EXERCISE BRIEF.
Format every line of the listing below as a numbered list, omitting blank lines and leaving out the pictures.

--------------------------------

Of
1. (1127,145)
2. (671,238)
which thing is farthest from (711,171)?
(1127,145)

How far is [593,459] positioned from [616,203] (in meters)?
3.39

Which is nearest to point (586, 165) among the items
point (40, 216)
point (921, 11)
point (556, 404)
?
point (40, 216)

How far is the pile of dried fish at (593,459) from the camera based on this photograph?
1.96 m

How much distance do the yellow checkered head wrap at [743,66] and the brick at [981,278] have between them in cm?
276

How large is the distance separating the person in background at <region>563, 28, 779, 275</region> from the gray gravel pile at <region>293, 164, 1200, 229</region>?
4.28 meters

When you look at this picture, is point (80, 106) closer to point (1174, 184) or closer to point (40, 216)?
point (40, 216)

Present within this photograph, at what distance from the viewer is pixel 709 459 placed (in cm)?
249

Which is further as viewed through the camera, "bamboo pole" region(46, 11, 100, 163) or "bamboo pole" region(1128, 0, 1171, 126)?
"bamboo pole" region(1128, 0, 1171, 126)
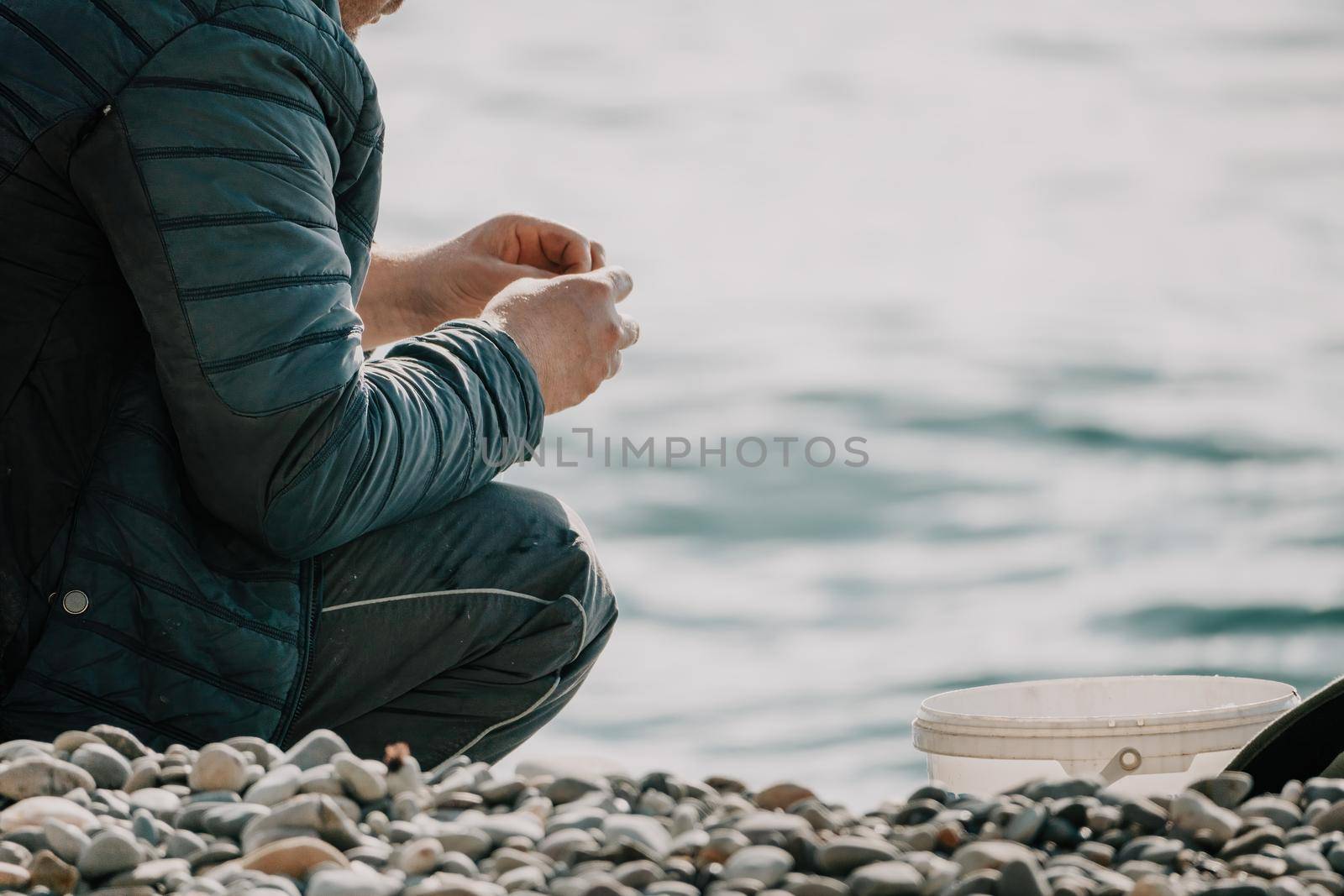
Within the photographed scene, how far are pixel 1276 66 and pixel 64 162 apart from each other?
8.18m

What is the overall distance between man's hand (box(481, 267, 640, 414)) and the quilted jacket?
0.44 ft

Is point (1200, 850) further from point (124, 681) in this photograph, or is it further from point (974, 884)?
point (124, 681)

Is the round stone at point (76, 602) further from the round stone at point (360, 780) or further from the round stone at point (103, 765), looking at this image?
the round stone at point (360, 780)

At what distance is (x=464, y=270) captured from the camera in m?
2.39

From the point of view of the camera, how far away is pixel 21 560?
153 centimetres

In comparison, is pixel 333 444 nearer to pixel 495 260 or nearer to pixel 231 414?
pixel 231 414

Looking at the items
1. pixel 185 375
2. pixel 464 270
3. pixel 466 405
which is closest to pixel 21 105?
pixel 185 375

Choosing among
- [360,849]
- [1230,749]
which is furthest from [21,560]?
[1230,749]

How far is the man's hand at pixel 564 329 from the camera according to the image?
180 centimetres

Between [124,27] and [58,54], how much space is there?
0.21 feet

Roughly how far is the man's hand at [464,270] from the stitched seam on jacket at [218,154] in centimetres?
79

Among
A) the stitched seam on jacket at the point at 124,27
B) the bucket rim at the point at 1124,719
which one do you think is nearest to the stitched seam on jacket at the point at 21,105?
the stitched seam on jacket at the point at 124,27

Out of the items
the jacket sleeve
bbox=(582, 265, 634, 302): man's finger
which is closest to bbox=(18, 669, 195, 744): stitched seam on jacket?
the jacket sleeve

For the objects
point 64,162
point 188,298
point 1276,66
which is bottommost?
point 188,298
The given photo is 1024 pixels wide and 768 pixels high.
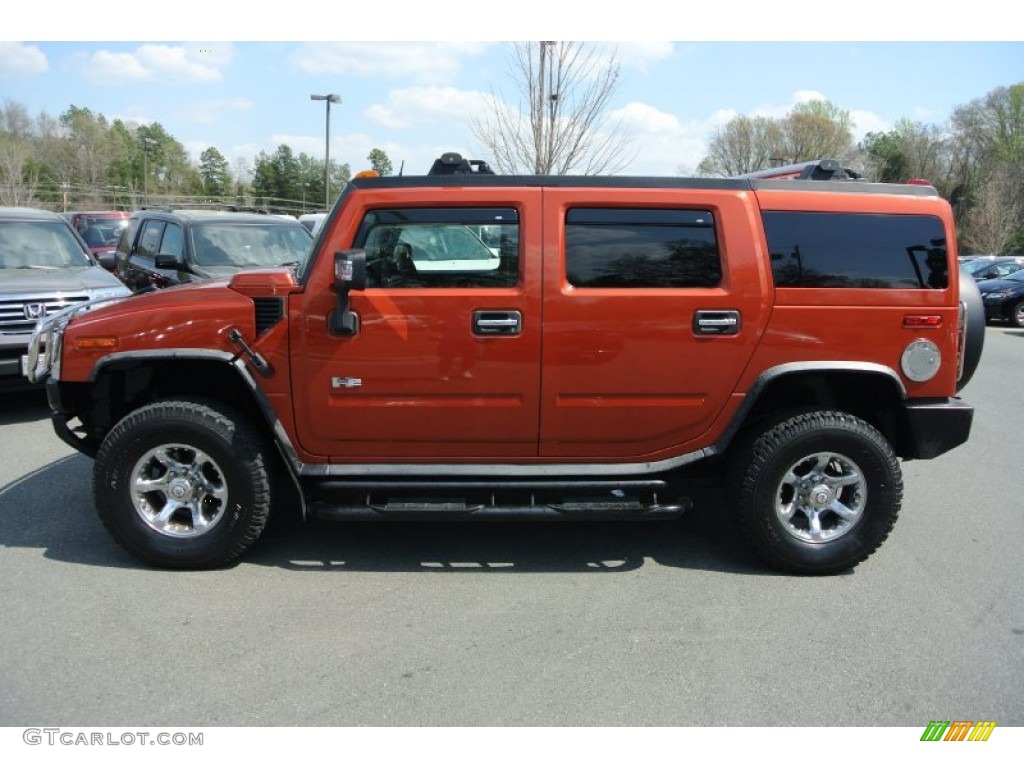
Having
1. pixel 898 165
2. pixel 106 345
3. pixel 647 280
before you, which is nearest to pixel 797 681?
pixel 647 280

--------------------------------

PROBLEM SOLUTION.
1. Of
2. 1. (1127,145)
3. 2. (671,238)
4. which thing is farthest from (711,171)?
5. (1127,145)
6. How far is [593,459] positioned from [616,203] (in meters)?
7. 3.39
8. Which is nearest to point (586, 165) among the items
9. point (40, 216)
10. point (921, 11)
11. point (556, 404)
12. ?
13. point (40, 216)
14. How far is the pile of dried fish at (593,459) from the camera based on this photograph?
15. 1.96 m
16. How much distance do the yellow checkered head wrap at [743,66] and the brick at [981,278] have between them in cm?
17. 276
18. How large is the distance separating the person in background at <region>563, 28, 779, 275</region> from the gray gravel pile at <region>293, 164, 1200, 229</region>?
19. 4.28 meters
20. When you look at this picture, is point (80, 106) closer to point (1174, 184) or closer to point (40, 216)?
21. point (40, 216)
22. Present within this photograph, at what distance from the viewer is pixel 709 459 placed (in cm)?
23. 249
24. Which is further as viewed through the camera, "bamboo pole" region(46, 11, 100, 163) or "bamboo pole" region(1128, 0, 1171, 126)?
25. "bamboo pole" region(1128, 0, 1171, 126)
26. Within the photographed scene, how far are pixel 1276 66 and pixel 64 162 apart from each other?
27. 8.18m
28. What is the overall distance between man's hand (box(481, 267, 640, 414)) and the quilted jacket?
29. 0.44 ft
30. Is point (1200, 850) further from point (124, 681) in this photograph, or is it further from point (974, 884)?
31. point (124, 681)
32. Is the round stone at point (76, 602) further from the round stone at point (360, 780) or further from the round stone at point (103, 765), looking at this image?
33. the round stone at point (360, 780)
34. At what distance is (x=464, y=270) captured from the camera in m?
35. 2.39
36. From the point of view of the camera, how far away is pixel 21 560?
37. 153 centimetres
38. In comparison, is pixel 333 444 nearer to pixel 495 260 or nearer to pixel 231 414?
39. pixel 231 414
40. Looking at the items
41. 1. pixel 185 375
42. 2. pixel 464 270
43. 3. pixel 466 405
44. which is closest to pixel 21 105?
45. pixel 185 375
46. Choosing among
47. - [360,849]
48. - [1230,749]
49. which is furthest from [21,560]?
50. [1230,749]
51. How far is the man's hand at pixel 564 329 from the camera according to the image?
52. 180 centimetres
53. Between [124,27] and [58,54], how much space is there?
54. 0.21 feet
55. Roughly how far is the man's hand at [464,270] from the stitched seam on jacket at [218,154] in centimetres?
56. 79
57. Among
58. A) the stitched seam on jacket at the point at 124,27
59. B) the bucket rim at the point at 1124,719
60. which one do you think is nearest to the stitched seam on jacket at the point at 21,105?
61. the stitched seam on jacket at the point at 124,27
62. Out of the items
63. the jacket sleeve
64. bbox=(582, 265, 634, 302): man's finger
65. which is closest to bbox=(18, 669, 195, 744): stitched seam on jacket?
66. the jacket sleeve
67. For the objects
68. point 64,162
69. point 188,298
70. point 1276,66
71. which is bottommost?
72. point 188,298
73. The given photo is 1024 pixels wide and 768 pixels high.
74. Having
75. 1. pixel 898 165
76. 2. pixel 106 345
77. 3. pixel 647 280
78. before you, which is nearest to pixel 797 681?
79. pixel 647 280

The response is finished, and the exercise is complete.